» SELECTED EXTRACT:
The generosity of Sam Waldo
The only thing greater than Sam Waldo’s heart is her generosity
By Bob McDonnell
It would be easier to list the Berthoud organizations and people who have not been touched by Sam Waldo. Enumerating who she has touched with her volunteer efforts is difficult because she has done so much.
Berthoud’s United Methodist Church (BUMC) chose to try to highlight Waldo’s accomplishments at its annual church St. Patrick’s Day dinner on March 17. Stu Boyd, a longtime BUMC church member, emceed Waldo’s after-dinner recognition.
Boyd highlighted the volunteer efforts of the soon-to-be 90-year-old Waldo. He mentioned her amazing 48-year run as a Sunday-school teacher for the church’s youth. Waldo only missed church four Sundays a year on average.
“Sam provided Christian education to BUMC for more than 2,300 Sundays,” Boyd calculated.
Waldo led the children’s church for about 30 years. Boyd pointed out Wald always paid for the materials the children used.

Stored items
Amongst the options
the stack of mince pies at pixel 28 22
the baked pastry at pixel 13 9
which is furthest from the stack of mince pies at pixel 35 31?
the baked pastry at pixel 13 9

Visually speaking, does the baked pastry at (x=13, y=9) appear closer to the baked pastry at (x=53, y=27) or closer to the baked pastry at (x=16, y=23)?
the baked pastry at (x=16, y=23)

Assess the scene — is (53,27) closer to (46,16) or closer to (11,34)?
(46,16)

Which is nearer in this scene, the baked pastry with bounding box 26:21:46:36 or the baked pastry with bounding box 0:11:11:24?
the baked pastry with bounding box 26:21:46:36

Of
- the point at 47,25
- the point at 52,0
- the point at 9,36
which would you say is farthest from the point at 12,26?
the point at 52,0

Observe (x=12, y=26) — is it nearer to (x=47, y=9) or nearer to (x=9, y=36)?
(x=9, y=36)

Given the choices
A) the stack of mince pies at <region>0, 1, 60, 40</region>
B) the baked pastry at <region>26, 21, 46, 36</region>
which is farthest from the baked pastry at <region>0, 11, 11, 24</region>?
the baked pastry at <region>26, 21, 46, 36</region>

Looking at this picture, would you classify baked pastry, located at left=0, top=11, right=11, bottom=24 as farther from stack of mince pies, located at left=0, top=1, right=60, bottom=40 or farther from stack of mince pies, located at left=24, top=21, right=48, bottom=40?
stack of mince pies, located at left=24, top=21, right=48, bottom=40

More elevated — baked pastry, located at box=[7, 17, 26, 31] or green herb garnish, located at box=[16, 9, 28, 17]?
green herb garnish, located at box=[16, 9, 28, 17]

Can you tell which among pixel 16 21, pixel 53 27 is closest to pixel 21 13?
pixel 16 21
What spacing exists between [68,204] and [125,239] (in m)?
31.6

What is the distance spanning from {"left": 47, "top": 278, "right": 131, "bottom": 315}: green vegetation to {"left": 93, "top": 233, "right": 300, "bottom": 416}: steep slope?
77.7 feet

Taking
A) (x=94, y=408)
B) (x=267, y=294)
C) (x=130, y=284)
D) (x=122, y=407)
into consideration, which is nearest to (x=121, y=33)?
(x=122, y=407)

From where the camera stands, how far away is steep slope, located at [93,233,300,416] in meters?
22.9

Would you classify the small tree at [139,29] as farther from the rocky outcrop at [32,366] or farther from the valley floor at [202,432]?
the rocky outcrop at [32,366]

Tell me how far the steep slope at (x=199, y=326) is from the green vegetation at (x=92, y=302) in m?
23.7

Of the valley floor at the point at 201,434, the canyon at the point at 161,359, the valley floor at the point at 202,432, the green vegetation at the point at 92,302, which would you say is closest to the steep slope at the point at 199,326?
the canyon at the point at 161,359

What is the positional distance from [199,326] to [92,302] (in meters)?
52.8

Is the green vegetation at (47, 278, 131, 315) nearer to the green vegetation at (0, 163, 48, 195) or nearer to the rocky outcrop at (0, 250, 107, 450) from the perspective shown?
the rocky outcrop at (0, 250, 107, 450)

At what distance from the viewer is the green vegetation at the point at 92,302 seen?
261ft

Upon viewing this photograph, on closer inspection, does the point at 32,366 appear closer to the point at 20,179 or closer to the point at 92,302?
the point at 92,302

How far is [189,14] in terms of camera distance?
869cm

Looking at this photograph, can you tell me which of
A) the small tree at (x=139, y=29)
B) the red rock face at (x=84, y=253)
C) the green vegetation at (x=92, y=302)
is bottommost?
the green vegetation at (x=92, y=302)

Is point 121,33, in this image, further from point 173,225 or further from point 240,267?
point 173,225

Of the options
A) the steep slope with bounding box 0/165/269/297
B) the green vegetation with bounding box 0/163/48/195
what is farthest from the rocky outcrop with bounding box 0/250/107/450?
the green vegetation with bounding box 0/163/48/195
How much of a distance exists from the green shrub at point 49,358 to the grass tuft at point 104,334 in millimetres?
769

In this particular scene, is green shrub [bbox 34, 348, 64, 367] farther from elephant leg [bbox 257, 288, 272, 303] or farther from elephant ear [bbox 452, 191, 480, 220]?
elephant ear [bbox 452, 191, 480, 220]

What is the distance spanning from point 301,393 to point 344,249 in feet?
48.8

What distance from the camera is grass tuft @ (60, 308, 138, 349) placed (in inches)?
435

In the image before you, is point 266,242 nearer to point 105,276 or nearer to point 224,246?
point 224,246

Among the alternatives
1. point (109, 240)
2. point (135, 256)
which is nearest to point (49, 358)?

» WHAT THIS EXERCISE ASKS:
a: Rewrite the paragraph of the article about Sam Waldo that begins "Boyd highlighted the volunteer efforts" as a short list, keeping its main facts.
b: Reproduce the part of the article about Sam Waldo between "Berthoud’s United Methodist" and "the children used.", inclusive.

» PER-TASK ANSWERS:
a:
- Boyd highlighted the volunteer work of Waldo, who will soon turn 90.
- He mentioned her 48 years as a Sunday-school teacher for the church's youth.
- On average, Waldo missed church only four Sundays a year.

b:
Berthoud’s United Methodist Church (BUMC) chose to try to highlight Waldo’s accomplishments at its annual church St. Patrick’s Day dinner on March 17. Stu Boyd, a longtime BUMC church member, emceed Waldo’s after-dinner recognition.
Boyd highlighted the volunteer efforts of the soon-to-be 90-year-old Waldo. He mentioned her amazing 48-year run as a Sunday-school teacher for the church’s youth. Waldo only missed church four Sundays a year on average.
“Sam provided Christian education to BUMC for more than 2,300 Sundays,” Boyd calculated.
Waldo led the children’s church for about 30 years. Boyd pointed out Wald always paid for the materials the children used.